__読解テキスト__:

===

結成24年でメジャーデビューのBARAKA、海外からはオファー殺到(後編)

 1997年に結成されたプログレッシブ・ロック・トリオ「BARAKA」が今年、メジャーデビューアルバム「MAVERICK」をユニバーサルからリリースした。苦節24年、ついにメジャーデビューを果たしたバンドから、ベース、ボーカル、ペダルシンセサイザー担当の依知川伸一(60)が来し方行く末を語るインタビュー、その後編はバンドの歴史について。

  ◇  ◇

 結成のきっかけは、3月に急逝した大物ドラマー、村上“ポンタ”秀一さんだ。ポンタさんが「すんげえ面白いギター見つけたから一緒にバンドやるぞ!」と依知川に紹介したのがギター、ギターシンセサイザーの高見一生(56)だった。

 「確かにすごいギタリストで、これは面白いものができるぞ」と思った依知川は「学生時代からずっと一緒」のドラムス・平石正樹(58)を誘ってスタジオに入ったところ、「最初の演奏から展望がすごく見えた」ため、「世界で活動するバンド」を目標に立てて活動開始。仏レーベルからのリリースが始まると共に「ヨーロッパとか世界で活動していく」ため、インストがメインになった。

 「ヨーロッパとかアメリカってインストのシーンもしっかりあって、チャートもいくつもあって、それぞれ独立してマーケットがある。それを毎年行ってると感じまして」

 「もし海外に出てなかったら、これだけ続けられていたかどうか分からない」と言うように、海外からは引っ張りだこだ。イタリア、スペイン、ドイツ、ベルギー、オーストリア、ハンガリー、チェコ、リトアニア、米国、カナダ、インドネシア、韓国、タイなどをフェスやツアーで訪れ、今年も仏領ギアナで新しく立ち上がるフェスからオファーが来ているという。

 2000年にロンドンに行ったのが最初で、続けてフランスのフェス関係者に音を聴かせたところ、招へいされた。フェスには世界各国からさまざまなバンドが集まっており、「彼らが自国に帰って、このフェスがあるからって誘ってもらったり、世界中のバンドの友達がたくさん増えていったんで、少しずつ名前が広まっていって色んなフェスから声を掛けてもらえるように」なったという。

===

__データ抜粋__:
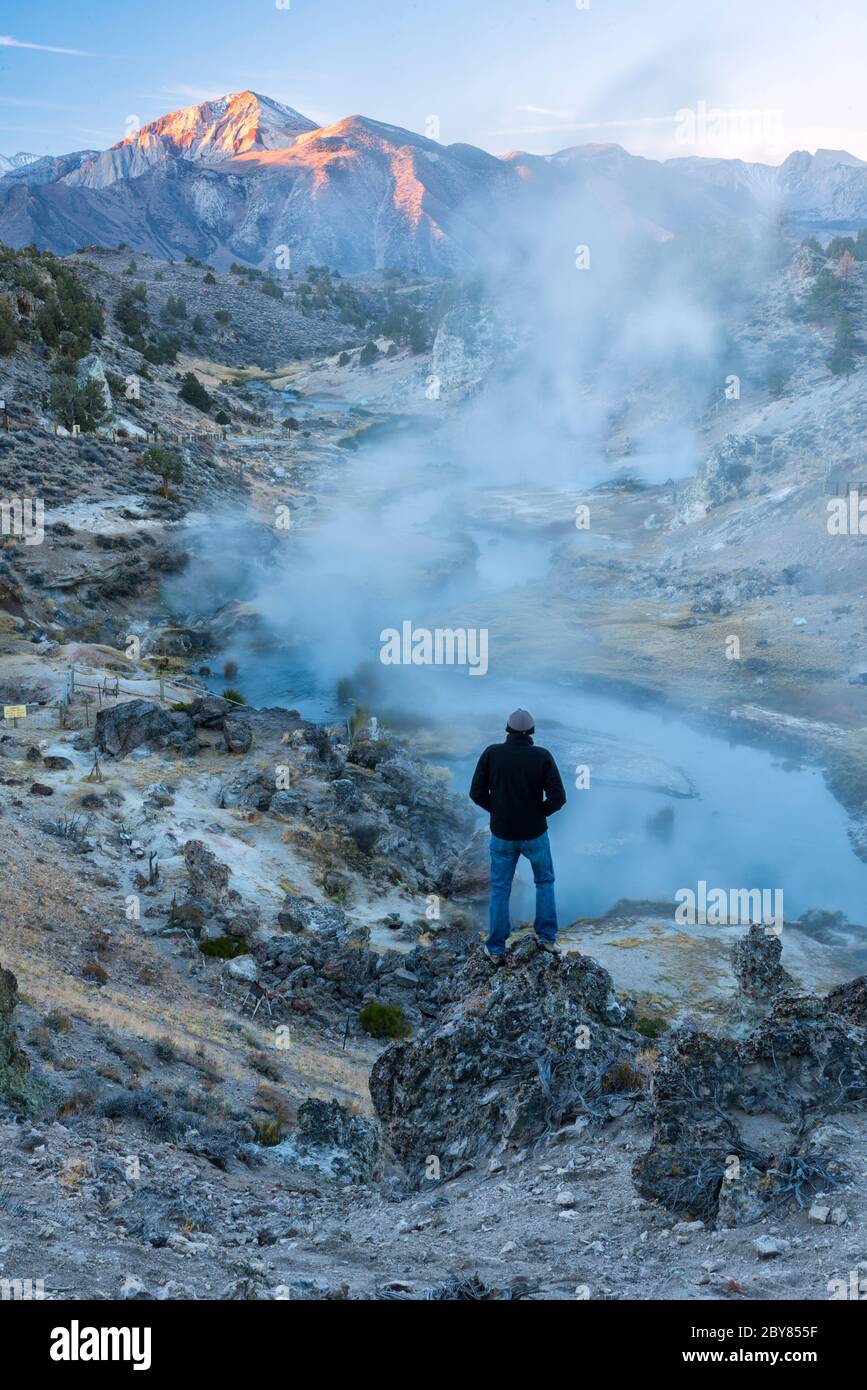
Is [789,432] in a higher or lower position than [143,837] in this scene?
higher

===

__課題 1__: BARAKAのインタビュー記事に登場するバンドメンバー全員を、記事に記された担当パートとともに挙げよ。
__課題 2__:
BARAKAのインタビュー記事に基づき、次の問いに答えよ。
(a) BARAKAが結成されたのは何年か。
(b) バンドが最初に海外へ行ったのは何年で、行き先はどこか。
(c) 今年新しく立ち上がるフェスからオファーが来ているのはどこか。
__課題 3__: BARAKAのインタビュー記事の続きを、最後の段落の後から書き進めよ。

__想定出力 1__:
依知川伸一：ベース、ボーカル、ペダルシンセサイザー
高見一生：ギター、ギターシンセサイザー
平石正樹：ドラムス

__想定出力 2__:
(a) 1997年
(b) 2000年、ロンドン
(c) 仏領ギアナ

__想定出力 3__:
 「僕たちは20分とか30分の曲があるわけで、日本だったら初めて聴く人にはなんだこれ?って顔されることが多いけど、ヨーロッパっておじいちゃんおばあちゃんとか子供が最初に並んでいて最後まで見て、TシャツとCD買って帰ってくれて。すごいな、音楽に対する耐性、血に入ってるものが違うのかなって感じました」

 18、19年には米国からメキシコをクルーズする豪華客船で開催されるプログレフェス「クルーズ・トゥ・ジ・エッジ」に出演。ヘッドライナーを務めた大物バンドであるイエスやフォーカスが、BARAKAのライブを訪れたという。

 「イエスとかフォーカスのメンバーが見に来てくれている、その絵がね…。普通に『良かったよ』っていう話ができて、やって来たことに間違いはなかったんだなって。同じ舞台でできることになったのは、長年きちんと続けてきて良かったなと思いました」

 そんな海外での評価とは裏腹に、国内では知る人ぞ知る存在だけに、国内メジャーデビューは知名度を上げる好機だ。「ちゃんとしたもの、はやり廃りもないものをしっかりと作っている自信もありますし、あとは僕たちという存在を知ってもらうことが一番の課題」と自覚している。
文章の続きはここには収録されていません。